- Born: 1931 Qingdao, Shandong, China
- Died: July 20, 2016 (aged 84–85) Detroit, Michigan, U.S.
- Occupations: Biochemist, college professor

= Chuan-Pu Lee =

American biochemist (1931–2016)

Chuan-pu Lee (1931 – 2016) was an American biochemist, born in China. She was a professor of biochemistry at the Wayne State University School of Medicine from 1975 until her retirement in 2011. She was inducted into the Michigan Women's Hall of Fame in 2000.

== Early life and education ==
Lee was born in Qingdao, Shandong province, China, one of six children born to Fung-Hwa Lee and Wei-Ping Liu Lee. She earned a bachelor's degree in chemistry at National Taiwan University in 1954, and completed doctoral studies at Oregon State University in 1961, under advisor Tsoo E. King. Her dissertation was titled "Biochemical Studies of Western Ring Spot Virus". Her younger brother Chuan-kuo Lee also attended a University of Pennsylvania graduate program, in physics.

== Career ==
Lee held a postdoctoral position at the University of Pennsylvania, working with Britton Chance, and became a professor of physical biochemistry there. She was a professor of biochemistry at the Wayne State University College of Medicine beginning in 1975, with an additional appointment in the neurology department beginning in 1982. She also had a longtime association with Stockholm University, through her frequent collaborator Lars Ernster. Her research involved mitochondrial bioenergetics, or a study of how energy is produced in bodies at the cellular level. Her research was published in academic journals including Annual Review of Biochemistry, European Journal of Biochemistry, FEBS Letters, Journal of Neurochemistry, Methods in Enzymology, and Biochemistry. She retired in 2011.

In 2000 Lee was named to the Michigan Women's Hall of Fame. She established the Chuan-Pu Lee, Ph.D. Endowed Graduate Student Research Fund at Wayne State, granting funds for graduate student travel to academic conferences.

== Selected publications ==
Lee was prolific in scientific publications, with over 200 journal articles written or co-written by her. Below, a selection from the years between 1964 and 2005 gives a sense of her subjects and collaborators. She also co-edited Mitochondria and microsomes (1981), a collection of essays in honor of Lars Ernstner; and co-edited Membrane Bioenergetics (1979) and edited Current Topics in Bioenergetics 13 (1984), 14 (1985), 15 (1987) and 16 (1991).
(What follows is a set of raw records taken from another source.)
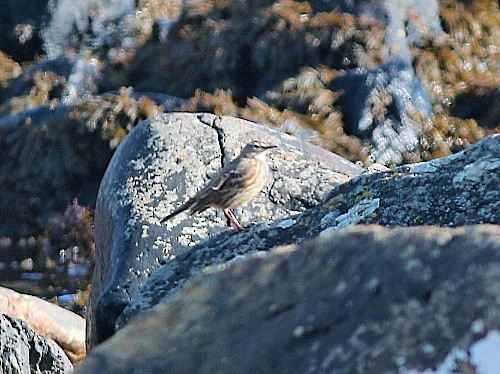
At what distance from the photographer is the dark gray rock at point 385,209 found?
434 centimetres

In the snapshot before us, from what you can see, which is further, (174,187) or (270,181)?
(270,181)

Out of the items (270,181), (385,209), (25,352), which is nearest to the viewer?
(385,209)

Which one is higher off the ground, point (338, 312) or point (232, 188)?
point (338, 312)

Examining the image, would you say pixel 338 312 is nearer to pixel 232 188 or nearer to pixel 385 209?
pixel 385 209

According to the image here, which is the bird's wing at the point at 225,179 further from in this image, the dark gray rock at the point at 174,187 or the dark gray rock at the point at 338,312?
the dark gray rock at the point at 338,312

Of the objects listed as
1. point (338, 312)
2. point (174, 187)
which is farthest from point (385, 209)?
point (174, 187)

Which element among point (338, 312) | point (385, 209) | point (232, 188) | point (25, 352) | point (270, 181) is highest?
point (338, 312)

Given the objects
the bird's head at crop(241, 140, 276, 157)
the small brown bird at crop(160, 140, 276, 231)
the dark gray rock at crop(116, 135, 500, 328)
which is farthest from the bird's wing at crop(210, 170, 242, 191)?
the dark gray rock at crop(116, 135, 500, 328)

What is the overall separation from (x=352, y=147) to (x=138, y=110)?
347 cm

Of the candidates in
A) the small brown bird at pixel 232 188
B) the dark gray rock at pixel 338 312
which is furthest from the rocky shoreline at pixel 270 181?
the small brown bird at pixel 232 188

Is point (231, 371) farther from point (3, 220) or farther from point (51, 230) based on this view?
point (3, 220)

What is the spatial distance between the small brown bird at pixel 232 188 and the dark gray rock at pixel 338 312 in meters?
3.35

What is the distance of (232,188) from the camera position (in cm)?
625

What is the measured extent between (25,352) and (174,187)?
4.83 feet
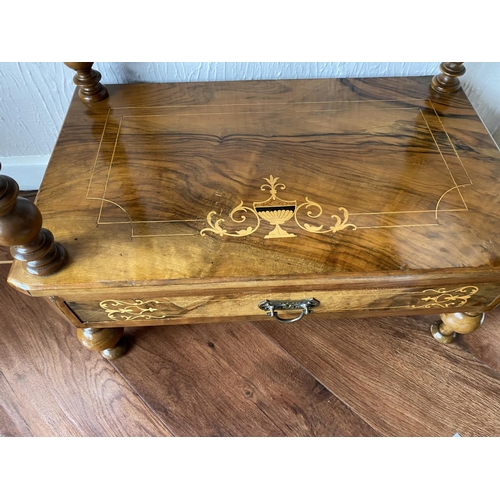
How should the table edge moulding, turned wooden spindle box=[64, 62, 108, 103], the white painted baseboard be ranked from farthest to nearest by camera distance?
1. the white painted baseboard
2. turned wooden spindle box=[64, 62, 108, 103]
3. the table edge moulding

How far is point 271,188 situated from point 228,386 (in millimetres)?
459

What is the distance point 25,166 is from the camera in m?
1.14

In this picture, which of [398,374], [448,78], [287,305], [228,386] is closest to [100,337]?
[228,386]

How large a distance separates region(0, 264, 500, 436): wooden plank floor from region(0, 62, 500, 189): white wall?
479 mm

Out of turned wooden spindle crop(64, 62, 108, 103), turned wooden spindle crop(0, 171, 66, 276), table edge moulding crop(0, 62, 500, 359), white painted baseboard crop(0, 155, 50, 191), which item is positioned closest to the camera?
turned wooden spindle crop(0, 171, 66, 276)

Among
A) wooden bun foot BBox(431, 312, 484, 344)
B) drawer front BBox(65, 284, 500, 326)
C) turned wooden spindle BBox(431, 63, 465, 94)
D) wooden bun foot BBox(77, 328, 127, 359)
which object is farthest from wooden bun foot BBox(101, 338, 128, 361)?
turned wooden spindle BBox(431, 63, 465, 94)

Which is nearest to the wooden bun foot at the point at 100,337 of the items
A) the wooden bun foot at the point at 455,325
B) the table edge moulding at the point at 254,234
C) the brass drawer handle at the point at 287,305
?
the table edge moulding at the point at 254,234

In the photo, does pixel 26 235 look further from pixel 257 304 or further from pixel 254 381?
pixel 254 381

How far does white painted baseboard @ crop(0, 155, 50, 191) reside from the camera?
1.13m

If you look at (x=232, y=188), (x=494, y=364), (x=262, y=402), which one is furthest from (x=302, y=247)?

- "Biological Oxidoreductions" (1964, with Lars Ernster)
- "Properties of mitochondria isolated from herring gull salt gland" (1964, with Britton Chance, Reiko Oshino, and George D. V. Van Rossum)
- "Stereochemistry of hydrogen-transfer in the energy-linked pyridine nucleotide transhydrogenase and related reactions" (1965, with L. Ernster, N. Simard-Duquesne, and H. D. Hoberman)
- "Energy-coupling in nonphosphorylating submitochondrial particles" (1967, with L. Ernster)
- "Studies of the Energy-Transfer System of Submitochondrial Particles" (1968, with L. Ernster)
- "Comparison of fluorescence probe and light-scattering readout of structural states of mitochondrial membrane fragments" (1969, with Britton Chance)
- Ion transport and energy conservation in submitochondrial particles" (1970, with Britton Chance and Maurice Montal)
- "Oxidation-reduction potentials of cytochromes in mitochondria" (1970, with P. Leslie Dutton and David Franklin Wilson)
- "Progressive Ophthalmoplegia, Glycogen Storage, and Abnormal Mitochondria" (1973, with Salvatore DiMauro, Donald L. Schotland, Eduardo Bonilla, Pierluigi Gambetti, and Lewis P. Rowland)
- "Neuromuscular Disorder Associated With a Defect in Mitochondrial Energy Supply" (1976, with Donald L. Schotland, Salvatore DiMauro, Eduardo Bonilla, and Antonio Scarpa)
- "Tightly coupled beef heart submitochondrial particles" (1979)
- "Reye's syndrome: salicylates and mitochondrial functions" (1984, with Margaret E. Martens)
- "Mitochondrial Encephalomyopathies" (1988, with Margaret E. Martens and Patti L. Peterson)
- "The protective role of cellular glutathione peroxidase against trauma-induced mitochondrial dysfunction in the mouse brain" (2004, with Ye Xiong, Feng-Shiun Shie, Jing Zhang, and Ye-Shih Ho)
- "Prevention of mitochondrial dysfunction in post-traumatic mouse brain by superoxide dismutase" (2005, with Ye Xiong, Feng-Shiun Shie, Jing Zhang, and Ye-Shih Ho)

== Personal life ==
Lee died in 2016, aged 84 years, at a hospital in Detroit. Wayne State University holds an annual Chuan-Pu Lee, Ph.D. Endowed Graduate Student Research Presentation Day, in her memory.